(WHAT THE TASK ASKS)
Write out the records below word for word, starting at the one that contains "Попытка химического понимания мирового эфира" and ending at the one that contains "制作委托合同范本书_第1页", with both of those included. Leave the pictures out of your answer.

(DATA EXCERPTS)
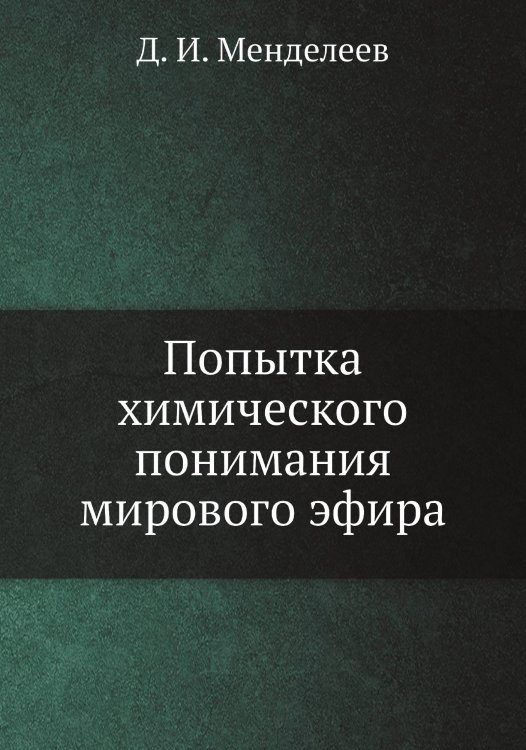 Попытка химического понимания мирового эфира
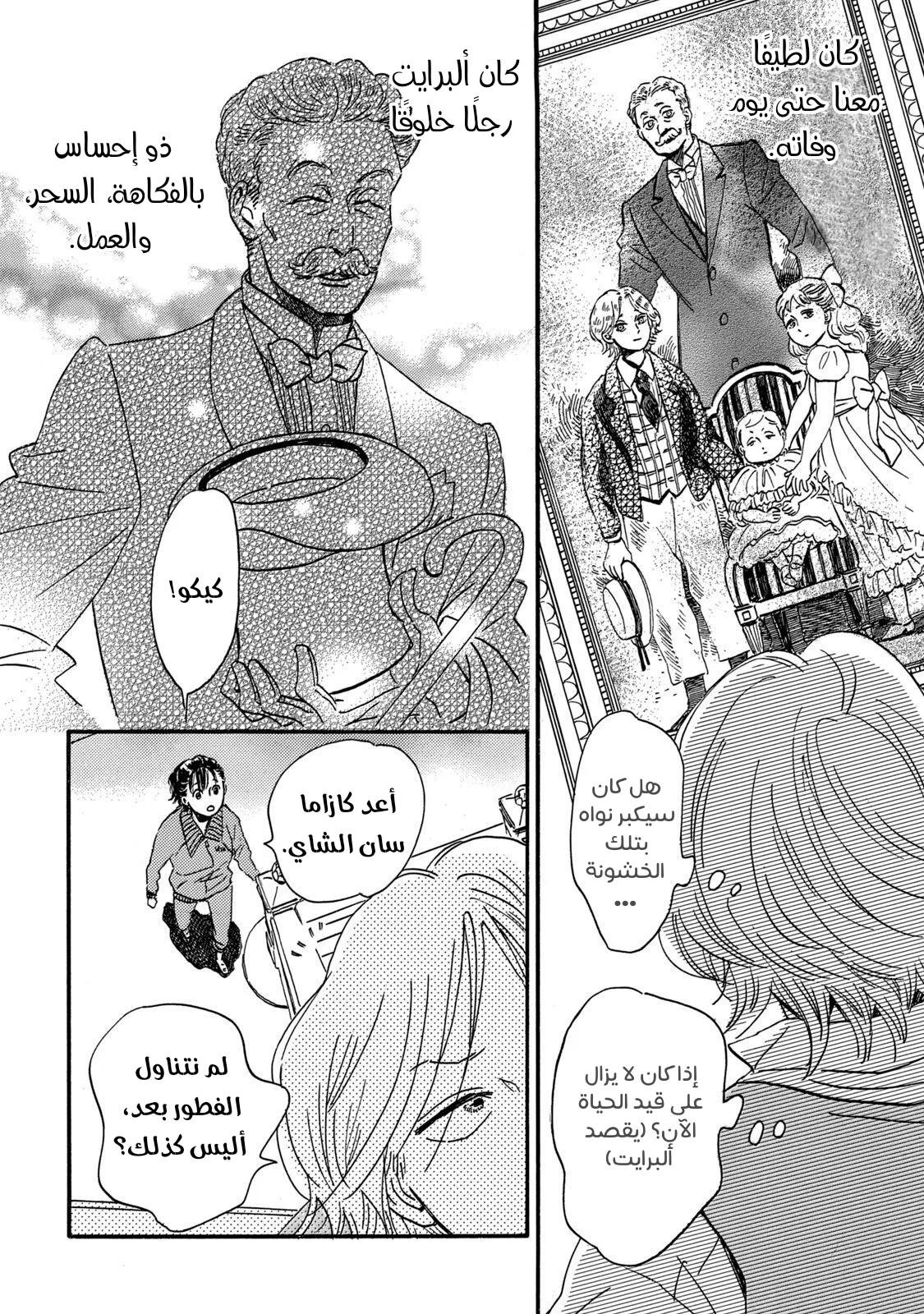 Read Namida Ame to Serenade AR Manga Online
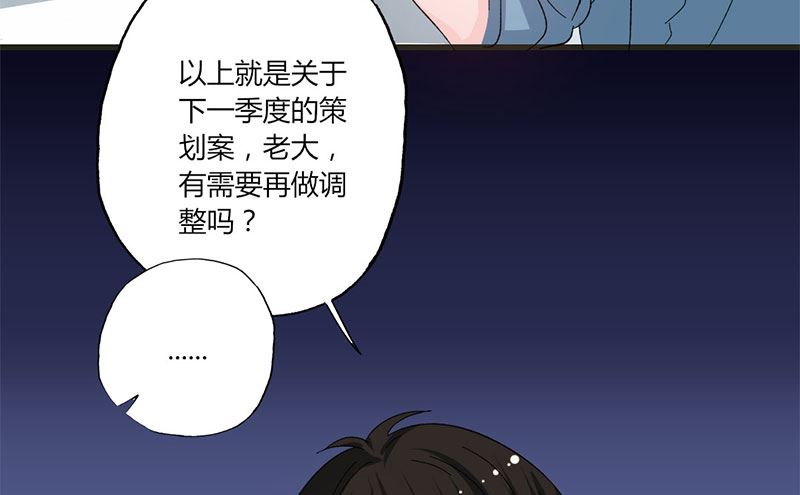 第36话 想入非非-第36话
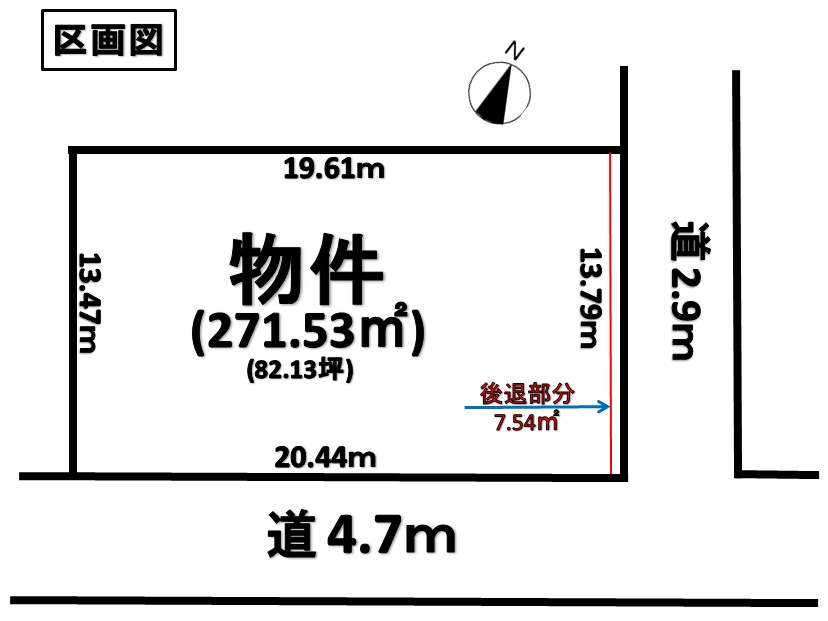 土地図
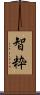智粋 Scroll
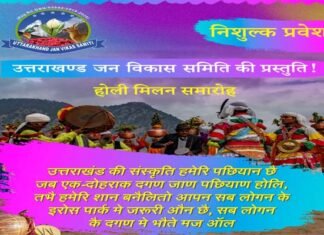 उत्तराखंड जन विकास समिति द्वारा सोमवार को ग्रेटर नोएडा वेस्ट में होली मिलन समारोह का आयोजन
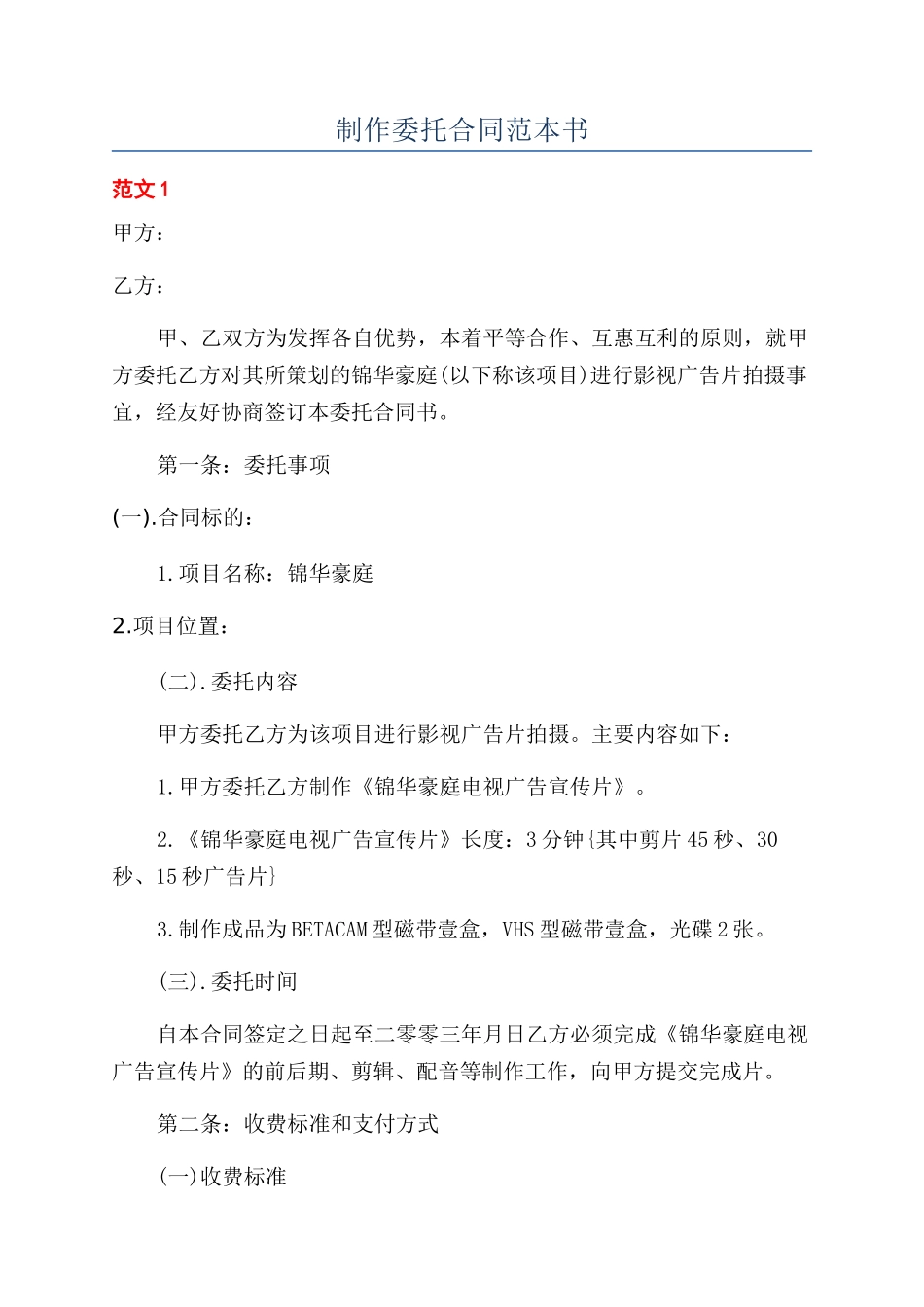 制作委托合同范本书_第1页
==
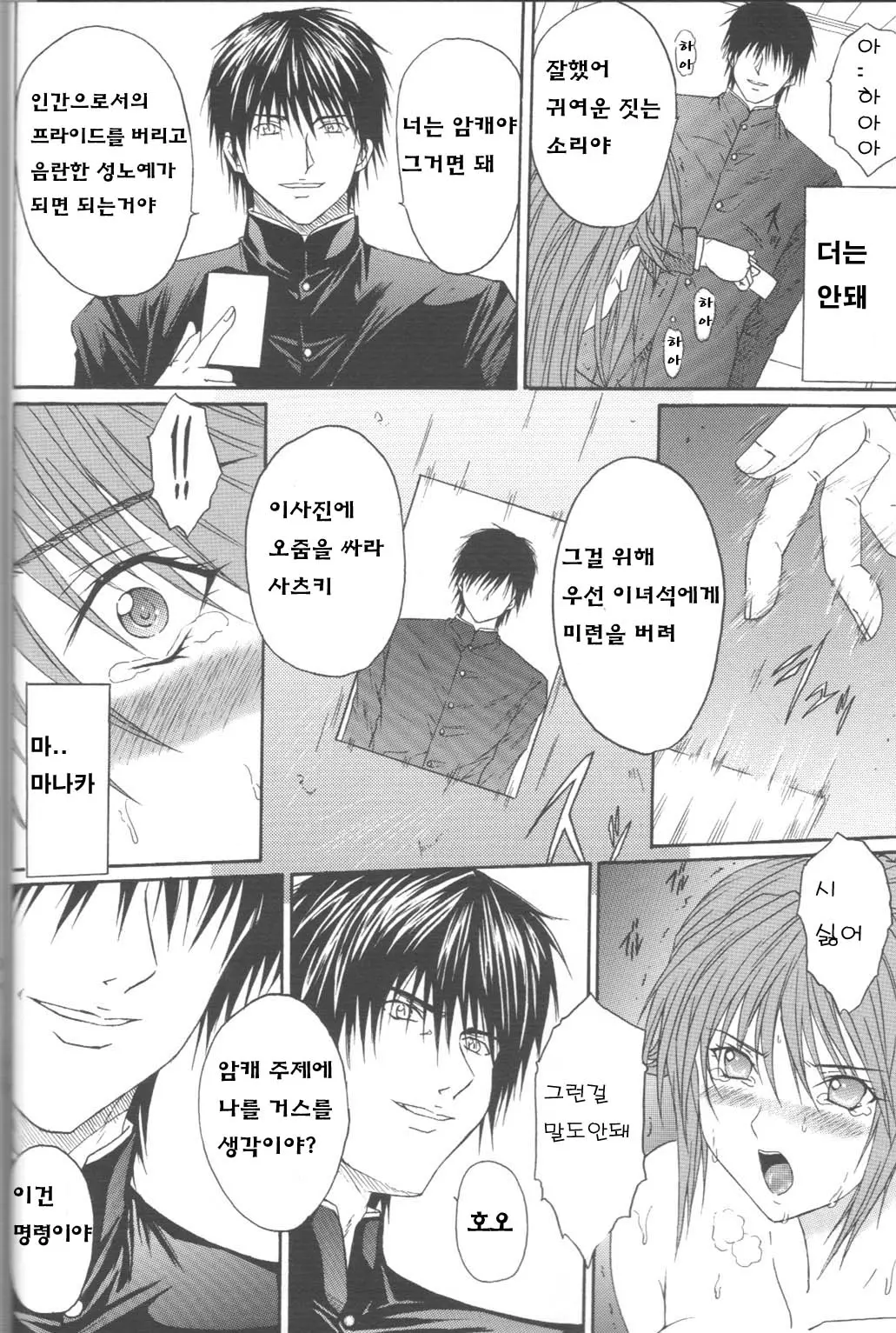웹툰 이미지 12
==
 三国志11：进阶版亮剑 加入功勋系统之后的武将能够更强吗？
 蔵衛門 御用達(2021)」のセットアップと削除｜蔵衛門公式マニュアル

(ANSWER SECTION)
 Попытка химического понимания мирового эфира
 Read Namida Ame to Serenade AR Manga Online
 第36话 想入非非-第36话
 土地図
智粋 Scroll
 उत्तराखंड जन विकास समिति द्वारा सोमवार को ग्रेटर नोएडा वेस्ट में होली मिलन समारोह का आयोजन
 制作委托合同范本书_第1页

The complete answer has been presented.